HELENA CRONIN: A teoria darwiniana é a teoria fundamental da biologia; é a estrutura com a qual toda a biologia é compreendida. Darwin era tão avançado e profundo em seu pensamento que muitas linhas de pesquisa que são perseguidas hoje foram sugeridas pelo próprio Darwin. Quando Darwin é citado em um artigo científico atualmente, não é algo em deferência à piedade ou a história; é porque ele tem alo relevante para dizer. De qualquer modo, há uma área onde a influência de Darwin não teve o impacto que deveria. No fim de A origem das espécies, Darwin predisse que, em um futuro distante, "a luz será projetada no homem" por sua teoria. Cento e cinquenta anos depois, o "futuro distante" ainda não chegou. A teoria darwiniana ainda tem de produzir o impacto correto nas ciências econômicas e sociais, na medicina e na psiquiatria, no direito e nas ciências humanas. Nós estudamos todas as outras espécies em um modo darwiniano ; mas não a nossa própria espécie. De qualquer modo, a profecia de Darwin está à beira de ser completamente cumprida. E sua profunda visão promete transformar nossa compreensão da natureza humana ; e, a partir daí, dar uma contribuição indispensável à política social e à nossa visão de nosso lugar na natureza, na história e no mundo.

JONATHAN KING: Os últimos poucos anos têm revelado a sequência das moléculas de DNA que formam nossos genomas. A grande semelhança entre os genomas de humanos e primatas apóia as visões de Darwin mais fortemente do que ele teria acreditado.


Por que era tão difícil para a sociedade aceitar que viemos dos macacos? Darwin provocou uma poderosa mudança nas mentes?
HELENA CRONIN: Não sou especialista em psicologia. Mas parece que ao menos uma motivação pe de que eles queriam acreditar que somos de algum modo especiais, não apenas como outros objetos no universo, não apenas como outras criaturas. Em A origem das espécies, Darwin ofereceu sua própria perspectiva, muito diferente, do que nos torna especiais: "Quando eu vejo todos os seres não como criações especiais, mas como descendentes lineares de alguns poucos seres que viveram há muito tempo, para mim eles parecem ter se tornado enobrecidos". Do ponto de vista de Darwin, nós não somos diminuídos por nossa conectividade com todos os outros seres vivos; pelo contrário, nossa história ancestral e nossa imensa jornada evolutiva que nos trouxeram ao mundo realça nossa nobreza. Como ele disse nas palavras finais de A origem das espécies: "Há uma grandeza nessa visão de vida que do tão simples, formas mais lindas e maravilhosas tenham sido e estejam sendo criadas".

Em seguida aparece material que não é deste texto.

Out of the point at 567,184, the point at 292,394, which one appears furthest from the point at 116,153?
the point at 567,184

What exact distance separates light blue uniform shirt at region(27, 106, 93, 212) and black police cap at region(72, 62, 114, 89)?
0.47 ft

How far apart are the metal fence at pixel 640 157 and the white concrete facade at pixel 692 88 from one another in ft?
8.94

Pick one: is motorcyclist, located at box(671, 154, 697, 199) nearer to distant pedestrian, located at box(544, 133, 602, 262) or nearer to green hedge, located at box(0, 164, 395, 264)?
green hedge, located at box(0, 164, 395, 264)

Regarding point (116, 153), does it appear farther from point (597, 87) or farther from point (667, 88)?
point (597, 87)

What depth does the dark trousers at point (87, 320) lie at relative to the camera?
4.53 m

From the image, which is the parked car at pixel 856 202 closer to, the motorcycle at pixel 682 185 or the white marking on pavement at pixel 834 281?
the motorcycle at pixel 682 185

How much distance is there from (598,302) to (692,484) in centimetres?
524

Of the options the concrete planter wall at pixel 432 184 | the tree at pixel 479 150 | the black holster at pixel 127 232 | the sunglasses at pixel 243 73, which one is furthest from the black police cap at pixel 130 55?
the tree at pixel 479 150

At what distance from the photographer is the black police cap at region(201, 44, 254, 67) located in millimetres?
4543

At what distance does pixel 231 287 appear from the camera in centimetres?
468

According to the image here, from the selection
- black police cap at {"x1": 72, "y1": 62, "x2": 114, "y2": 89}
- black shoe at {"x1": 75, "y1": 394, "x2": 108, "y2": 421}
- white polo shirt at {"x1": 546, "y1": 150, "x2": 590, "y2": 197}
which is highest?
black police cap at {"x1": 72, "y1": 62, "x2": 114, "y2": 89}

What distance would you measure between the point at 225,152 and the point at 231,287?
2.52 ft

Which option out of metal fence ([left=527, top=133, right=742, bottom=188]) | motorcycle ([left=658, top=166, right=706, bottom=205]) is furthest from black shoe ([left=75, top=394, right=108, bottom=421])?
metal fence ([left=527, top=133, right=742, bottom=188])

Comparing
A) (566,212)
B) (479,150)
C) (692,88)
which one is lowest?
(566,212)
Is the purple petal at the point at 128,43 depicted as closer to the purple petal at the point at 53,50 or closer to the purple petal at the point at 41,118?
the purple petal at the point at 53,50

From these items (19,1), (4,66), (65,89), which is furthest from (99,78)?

JONATHAN KING: Não foi tão difícil. A maior parte dos europeus aceitou essas visões muito rapidamente. A oposição veio de um grupo muito reduzido, principalmente na aristocracia, que manteve a noção de que aqueles que governavam era, de fato, seres humanos superiores. As visões de Darwin trouxeram todos os humanos de volta à mesma categoria geral.